This book describes so succinctly the turmoil and oppositional forces going on inside a preson's head at any given time, and as it is doing so it reveals the characters themselves so completely and aggressively it leaves the reader reeling.
The idea here is that, could we see inside each others skulls, the intense, sometimes profane, insane mixture of unconscious thought is not pretty, logical, remotely politically correct, or even believable and we all gaurd secrets.
To some of my fellow reviewers:
Roth's book is all about the consequences of trying to hold secrets - you cannot hide from what you are, because in doing so it still defines what you are. If people know about it they will shape their impressions around it. If you hide it, you will shape your life around hiding it. Its still there whether to try to escape, ingnore, or embrace it, and the way the characters deal with thier secrets is not a political, racial, or righteous statement by roth - or the characters, it merely shows how confused we all are.
Clinton, Coleman, Faunia, Delphine some reviewers here have said they are "un-believable" characters. How do you define believable when most of the book is a stream of consciousness, how can you be so presumptuos as to say what should or should not an issue for a character and in the process ruin the careful crafting of nueroligical turmoil within these people?

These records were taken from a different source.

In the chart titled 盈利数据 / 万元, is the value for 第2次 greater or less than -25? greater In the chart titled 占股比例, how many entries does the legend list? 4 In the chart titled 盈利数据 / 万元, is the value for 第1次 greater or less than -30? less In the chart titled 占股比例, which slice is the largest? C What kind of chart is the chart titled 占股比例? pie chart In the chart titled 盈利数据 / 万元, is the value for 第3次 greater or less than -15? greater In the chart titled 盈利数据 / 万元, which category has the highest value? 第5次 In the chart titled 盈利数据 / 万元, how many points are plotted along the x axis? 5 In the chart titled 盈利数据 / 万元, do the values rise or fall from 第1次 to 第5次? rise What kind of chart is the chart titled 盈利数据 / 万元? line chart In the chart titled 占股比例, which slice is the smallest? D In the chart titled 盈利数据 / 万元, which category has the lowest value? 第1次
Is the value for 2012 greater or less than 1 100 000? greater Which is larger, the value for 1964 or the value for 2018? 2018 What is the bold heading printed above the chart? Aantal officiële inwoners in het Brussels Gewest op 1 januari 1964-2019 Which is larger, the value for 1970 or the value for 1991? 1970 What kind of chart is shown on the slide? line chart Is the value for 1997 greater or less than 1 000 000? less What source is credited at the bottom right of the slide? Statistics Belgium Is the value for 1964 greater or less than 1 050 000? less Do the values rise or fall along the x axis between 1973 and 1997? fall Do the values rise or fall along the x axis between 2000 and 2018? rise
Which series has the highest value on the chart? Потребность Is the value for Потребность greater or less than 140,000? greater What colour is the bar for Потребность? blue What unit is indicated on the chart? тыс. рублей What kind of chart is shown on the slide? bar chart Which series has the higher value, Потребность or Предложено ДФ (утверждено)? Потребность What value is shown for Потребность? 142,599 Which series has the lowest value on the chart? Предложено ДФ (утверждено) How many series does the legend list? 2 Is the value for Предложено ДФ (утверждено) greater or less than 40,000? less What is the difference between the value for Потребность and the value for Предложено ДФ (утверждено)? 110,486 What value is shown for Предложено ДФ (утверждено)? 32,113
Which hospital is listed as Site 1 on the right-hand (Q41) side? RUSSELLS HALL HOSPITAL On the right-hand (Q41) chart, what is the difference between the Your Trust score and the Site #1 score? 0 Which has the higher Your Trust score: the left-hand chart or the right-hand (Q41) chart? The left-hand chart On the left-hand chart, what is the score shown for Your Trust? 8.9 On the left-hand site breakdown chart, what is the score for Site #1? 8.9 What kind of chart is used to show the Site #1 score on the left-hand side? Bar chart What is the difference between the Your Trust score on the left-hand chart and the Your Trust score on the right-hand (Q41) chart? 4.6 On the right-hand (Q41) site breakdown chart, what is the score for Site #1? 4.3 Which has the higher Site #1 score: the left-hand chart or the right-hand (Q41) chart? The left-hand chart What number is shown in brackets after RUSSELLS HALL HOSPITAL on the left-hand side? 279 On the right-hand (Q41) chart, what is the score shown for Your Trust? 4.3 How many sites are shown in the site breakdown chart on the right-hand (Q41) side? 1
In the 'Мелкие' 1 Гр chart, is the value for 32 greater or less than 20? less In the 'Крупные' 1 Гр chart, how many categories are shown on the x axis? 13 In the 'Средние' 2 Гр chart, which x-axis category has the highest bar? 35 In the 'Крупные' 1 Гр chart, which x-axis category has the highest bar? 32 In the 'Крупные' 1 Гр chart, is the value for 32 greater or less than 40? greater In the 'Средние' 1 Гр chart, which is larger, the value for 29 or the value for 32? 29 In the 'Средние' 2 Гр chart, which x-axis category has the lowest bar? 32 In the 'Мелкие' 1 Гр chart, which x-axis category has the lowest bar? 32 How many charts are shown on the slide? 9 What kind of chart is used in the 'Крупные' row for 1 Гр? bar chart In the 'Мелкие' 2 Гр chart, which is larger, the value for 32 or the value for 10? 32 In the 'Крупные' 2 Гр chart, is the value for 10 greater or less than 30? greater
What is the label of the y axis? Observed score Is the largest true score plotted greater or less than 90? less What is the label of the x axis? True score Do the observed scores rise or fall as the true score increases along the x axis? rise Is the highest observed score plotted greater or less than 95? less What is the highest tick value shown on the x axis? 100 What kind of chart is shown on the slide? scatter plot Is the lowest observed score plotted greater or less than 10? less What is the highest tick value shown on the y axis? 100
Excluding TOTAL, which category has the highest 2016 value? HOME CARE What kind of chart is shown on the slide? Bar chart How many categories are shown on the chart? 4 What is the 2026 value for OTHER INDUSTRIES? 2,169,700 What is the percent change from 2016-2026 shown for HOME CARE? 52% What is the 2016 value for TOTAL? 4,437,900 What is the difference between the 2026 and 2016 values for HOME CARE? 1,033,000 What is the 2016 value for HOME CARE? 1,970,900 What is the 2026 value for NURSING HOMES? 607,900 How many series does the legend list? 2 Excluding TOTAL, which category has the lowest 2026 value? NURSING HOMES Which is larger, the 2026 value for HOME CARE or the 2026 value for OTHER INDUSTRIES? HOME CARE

And as for Roth advocating white superiority, as one reviewer suggested, what is wrong with you? This character (Coleman) shapes his own life - its about his decisions, his motives, and his own choice. If coleman sees being white as superior then we can either love him, hate him, be apathetic or whatever. He made his being black an issue for himself that became eventually became a stain on his own mind because HE thought he was wrong in not telling people, It is all the internal workings of this one man, Coleman Silk. The author never passes judgement, he leaves it to us to judge Coleman's decisions and way of looking at the world.
From the early 90's everything you say or do has more than its simple meaning. There is always a hidden agenda, even if you don't mean that --or even if you haven't considered that. People started using terms such as `afro-Americans', but they didn't care about the afro-American rights, as long as they use the `right' term. Surrounded by this hysterical blindness the protagonist of this novel, a professor named Coleman Silk, is forced to look back to his past and assume things he supposed to be long forgotten.
His downfall spiral began when he referred to a couple of absent students using the term `spooks' that in his context meant ghosts, but, as he finds out later, it is also a pejorative term to Afro-Americans. He's forced to retire and his wife dies in consequence of all this trouble.
Silkman reaches Nathan Zuckerman asking to writer the professor's memoirs. The writer doesn't accept, but the professor ends up doing it himself. In this process of rediscovery we learn a lot of his past and how much he had to reinvent himself in order to survive. We also find out about his love affair with a young and problematic janitor, whose ex-husband brings them a lot of problems.
In this novel all about finding out who you were and what was made you --i.e. who you are now-- the master Roth is able to go deep into the wound of correctness and the need of lying and faking who you are so that you can be accepted. As Silkman finds out, people didn't like or admire who he was, but who they thought he was.
With his analytic vein, the author shows the American dream going bad, proving that the end of the century --and this new one-- is damned with a disease of people being fake most of the time.
Using his razor sharp style, Philip Roth has delivered another winner, a novel full of undertones and truth that may make people feel sick. The reading can go a bit slow, but it is not a problem, because in the end one gets more than he/she expected. Not recommended to everyone, but to those who like literary novels.